The competition between Saudi Arabia and the UAE for Middle East AI dominance has produced investment announcements that dwarf most national infrastructure budgets. Beyond the Saudi Transcendence initiative, the kingdom secured $600 billion in AI infrastructure partnerships during Trump’s 2025 visit, Oracle’s $14 billion commitment to cloud infrastructure, and AWS’s $5.3 billion Saudi region development. The UAE has responded with equally massive commitments: the 5-gigawatt G42 AI campus—one of the world’s largest—the$500 billion Stargate project in partnership with OpenAI and SoftBank, and plans to deploy significantly more capacity beyond the current 100 MW Khazna facilities.
The Infrastructure Reality Gap
These AI investments represent a fundamental break from previous infrastructure planning.
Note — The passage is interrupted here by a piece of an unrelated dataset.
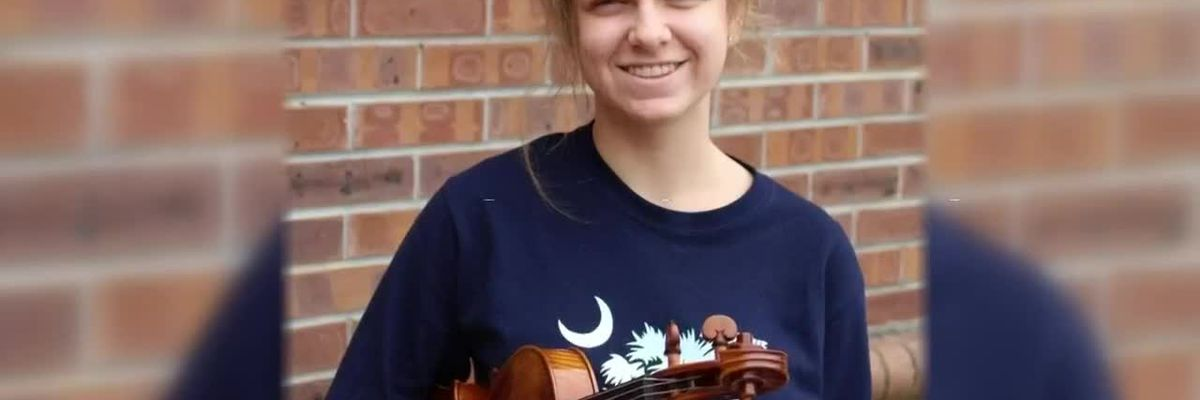 Myrtle Beach High junior want to compose music for symphonies, orchestra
A comprehensive 2022 analysis of Saudi Arabia’s electrical energy future projected methodical growth based on population expansion and traditional energy demand patterns, anticipating peak demand growth to 84 GW by 2030 from 62.3 GW in 2020, with a total generation capacity target of 123 GW by 2032.
What the 2022 planning didn’t anticipate was the AI infrastructure explosion: NEOM’s 1.5 GW net-zero AI data center, G42’s 5 GW AI campus (equivalent to 8% of Saudi Arabia’s 2020 peak demand), and the reality that AI-focused data centers require up to 10 times more power than traditional facilities. Traditional data centers operate at 5-10 kW per rack, while AI data centers require 60 or more KW per rack. This 6-12x power density increase, combined with gigawatt-scale facility announcements, represents 5-10 GW of unexpected concentrated demand that wasn’t in any 2022 planning scenarios.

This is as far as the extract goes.